78. Quant à la demande que Mlle Kamilla Radikovna Ramazanova a introduite en 2014 aux fins de rejoindre la procédure (paragraphe 2 ci‑dessus), la Cour estime celle-ci tardive, car la procédure interne s’est terminée par l’arrêt de cassation du 19 juin 2009 (paragraphe 72 ci-dessus), Il s’ensuit que cette demande doit être rejetée, en application de l’article 35 §§ 1et 4 de la Convention.

2. SUR LA VIOLATION ALLÉGUÉE DE L’ARTICLE 2 DE LA CONVENTION

79. La requérante allègue que R. a été tué par les policiers et que l’enquête pénale relative à cet homicide n’a pas été effective. Elle invoque l’article 2 de la Convention, pris seul et combiné avec l’article 13.

80. Maîtresse de la qualification juridique des faits de la cause, la Cour n’est pas liée par celle que leur attribuent les requérants ou les gouvernements (Radomilja et autres c. Croatie [GC], nos 37685/10 et 22768/12, § 126, 20 mars 2018). En l’espèce, elle considère qu’il est plus approprié d’examiner le grief tiré de l’article 13 de la Convention sous l’angle du volet procédural de l’article 2 (Armani Da Silva c. Royaume-Uni [GC], no 5878/08, § 292, 30 mars 2016).
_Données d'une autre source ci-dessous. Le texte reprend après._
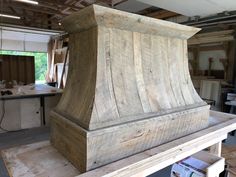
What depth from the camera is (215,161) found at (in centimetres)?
129

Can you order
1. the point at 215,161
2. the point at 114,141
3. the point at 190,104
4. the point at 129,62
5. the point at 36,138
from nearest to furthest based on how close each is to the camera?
the point at 114,141, the point at 129,62, the point at 190,104, the point at 215,161, the point at 36,138

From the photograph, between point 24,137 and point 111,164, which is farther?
point 24,137

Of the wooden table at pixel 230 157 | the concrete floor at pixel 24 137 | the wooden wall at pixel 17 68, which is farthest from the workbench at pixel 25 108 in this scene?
the wooden table at pixel 230 157

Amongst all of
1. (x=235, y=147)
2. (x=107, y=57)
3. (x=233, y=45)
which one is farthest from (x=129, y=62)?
(x=233, y=45)

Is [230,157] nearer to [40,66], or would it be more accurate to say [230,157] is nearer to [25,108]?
[25,108]

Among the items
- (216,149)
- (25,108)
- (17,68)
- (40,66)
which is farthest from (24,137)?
(40,66)

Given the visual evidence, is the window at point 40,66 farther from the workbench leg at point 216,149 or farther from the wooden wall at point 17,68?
the workbench leg at point 216,149

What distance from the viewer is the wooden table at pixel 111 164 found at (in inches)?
30.0

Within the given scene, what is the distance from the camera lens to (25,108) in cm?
411

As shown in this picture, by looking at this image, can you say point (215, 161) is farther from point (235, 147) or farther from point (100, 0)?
point (100, 0)

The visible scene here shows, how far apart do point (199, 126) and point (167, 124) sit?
1.02 feet

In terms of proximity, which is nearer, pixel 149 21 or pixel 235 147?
pixel 149 21

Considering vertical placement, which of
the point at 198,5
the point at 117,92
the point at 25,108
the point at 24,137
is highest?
the point at 198,5

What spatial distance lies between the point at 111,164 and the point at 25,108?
3.85 meters
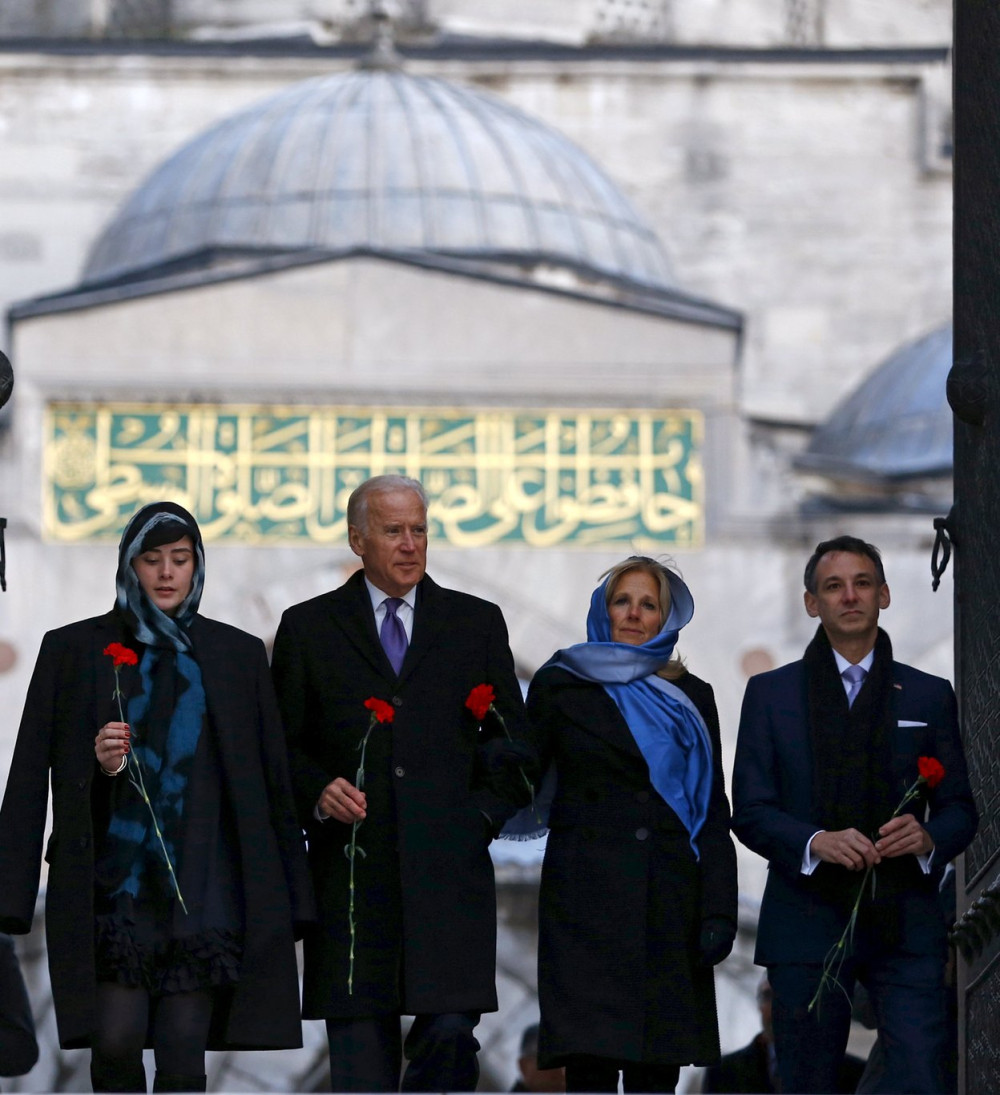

Cet article est ainsi libellé :

« 1. Le droit de toute personne à la vie est protégé par la loi. La mort ne peut être infligée à quiconque intentionnellement, sauf en exécution d’une sentence capitale prononcée par un tribunal au cas où le délit est puni de cette peine par la loi.

2. La mort n’est pas considérée comme infligée en violation de cet article dans les cas où elle résulterait d’un recours à la force rendu absolument nécessaire :

a) pour assurer la défense de toute personne contre la violence illégale ;

b) pour effectuer une arrestation régulière ou pour empêcher l’évasion d’une personne régulièrement détenue ;

c) pour réprimer, conformément à la loi, une émeute ou une insurrection. »

1. Sur la recevabilité

81. Le Gouvernement estime que les griefs portent sur des questions relevant de l’appréciation des faits. Il soutient à cet égard que la Cour n’est pas une juridiction de « quatrième instance », et n’est donc pas compétente pour réexaminer la recevabilité des preuves administrées dans le cadre de la procédure pénale dirigée contre T. et D. Il ajoute que l’article 2 de la Convention ne garantit pas aux requérants une issue favorable de la procédure relative au décès de leur proche.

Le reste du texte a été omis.